======== Documento de origem
É importante destacar que essa migração tem sido uma contribuição significativa para o fortalecimento da economia da República Dominicana. De acordo com Toussaint Pierre, no artigo “Quelle université pour Haïti dans la perspective de sa reconstruction?” (Haïti Perspectives, 2013), a presença de haitianos nas universidades dominicanas teve um impacto positivo no crescimento econômico do país. As despesas anuais da comunidade estudantil haitiana são estimadas em mais de USS 220 milhões por ano, dos quais 30% são destinados ao pagamento das taxas universitárias, enquanto os 70% restantes são utilizados em outras despesas, como moradia, alimentação, transporte, entre outras.
================
======== Entradas extraídas
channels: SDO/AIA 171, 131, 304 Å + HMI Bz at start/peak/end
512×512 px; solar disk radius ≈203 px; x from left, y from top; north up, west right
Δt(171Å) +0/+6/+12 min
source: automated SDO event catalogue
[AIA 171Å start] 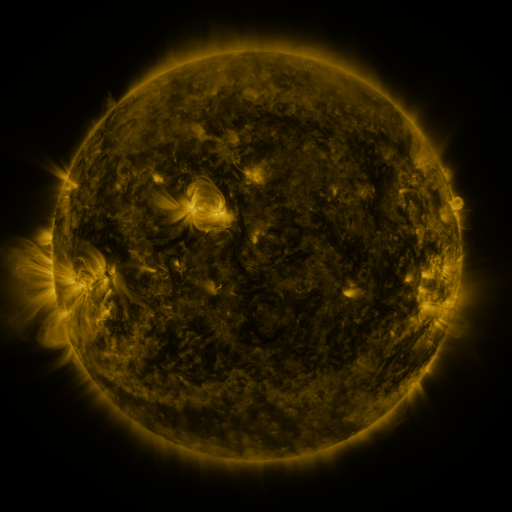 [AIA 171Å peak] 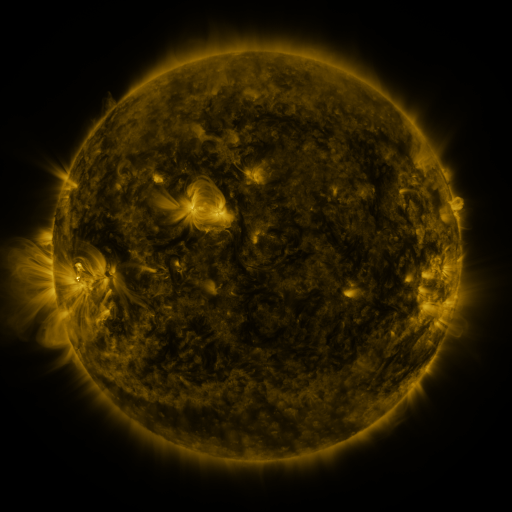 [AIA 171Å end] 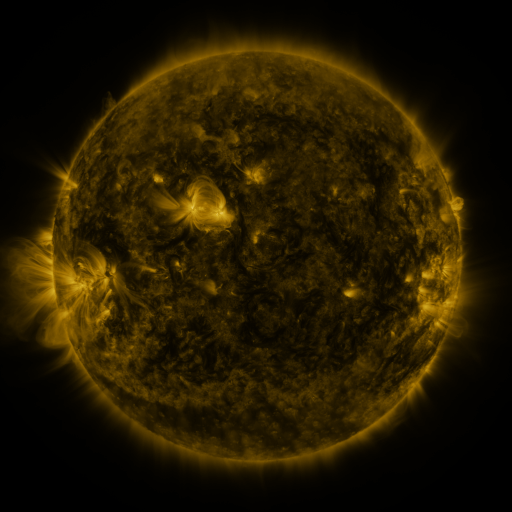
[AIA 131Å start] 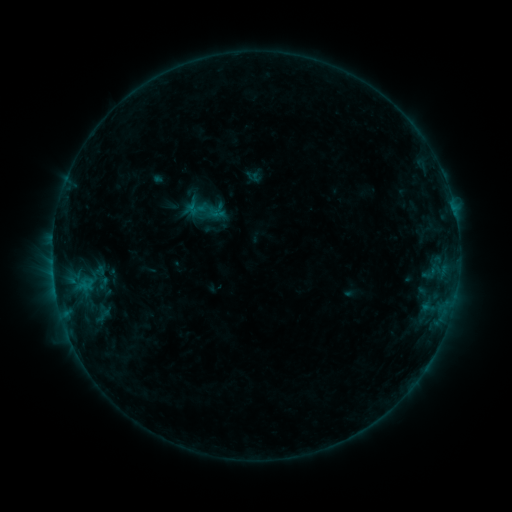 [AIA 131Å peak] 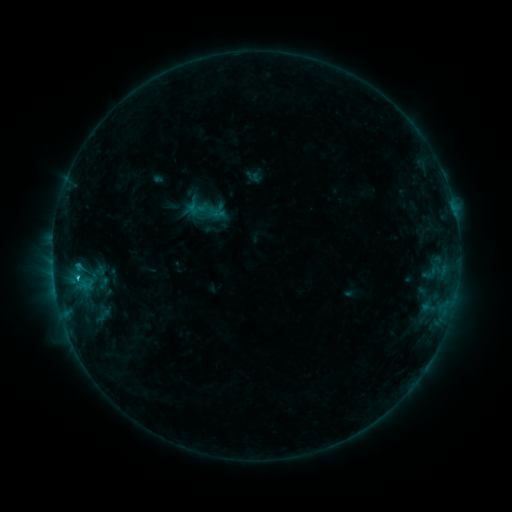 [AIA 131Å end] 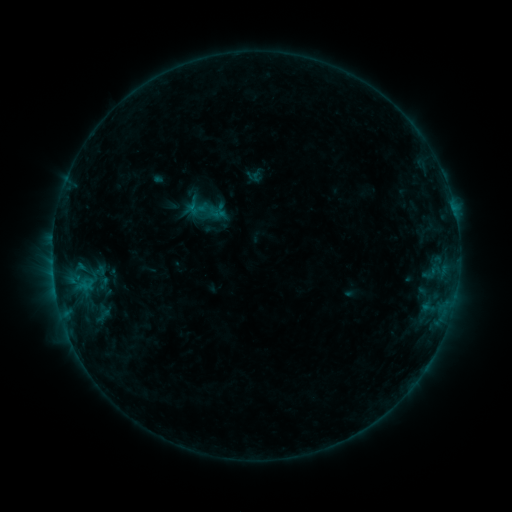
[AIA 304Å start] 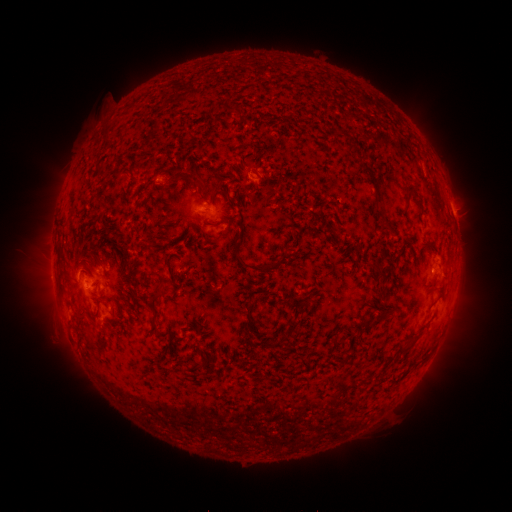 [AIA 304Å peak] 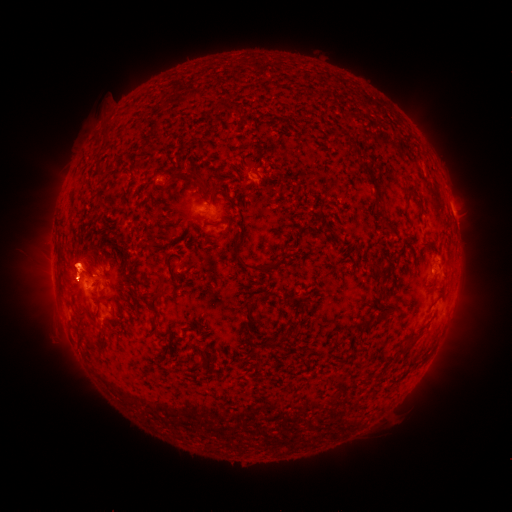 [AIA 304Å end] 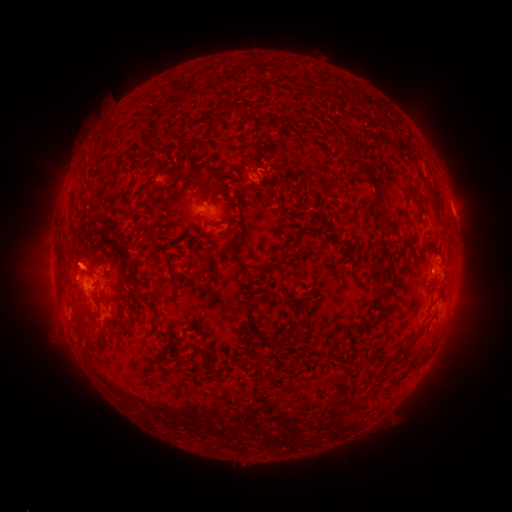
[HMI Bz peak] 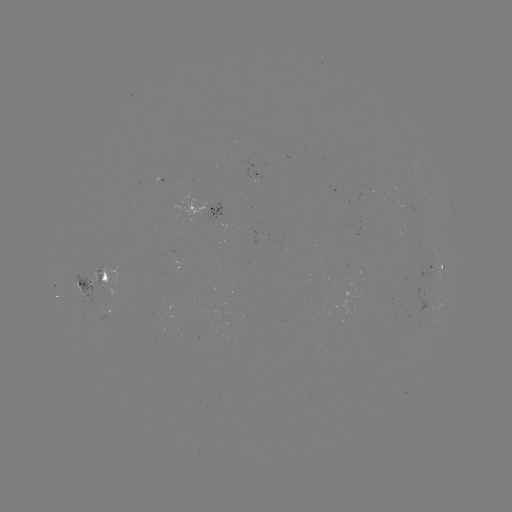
================
Instrução escrita — Redigite o documento de origem por inteiro, sem mudar nenhuma palavra nem sinal de pontuação.

Exercício concluído —
É importante destacar que essa migração tem sido uma contribuição significativa para o fortalecimento da economia da República Dominicana. De acordo com Toussaint Pierre, no artigo “Quelle université pour Haïti dans la perspective de sa reconstruction?” (Haïti Perspectives, 2013), a presença de haitianos nas universidades dominicanas teve um impacto positivo no crescimento econômico do país. As despesas anuais da comunidade estudantil haitiana são estimadas em mais de USS 220 milhões por ano, dos quais 30% são destinados ao pagamento das taxas universitárias, enquanto os 70% restantes são utilizados em outras despesas, como moradia, alimentação, transporte, entre outras.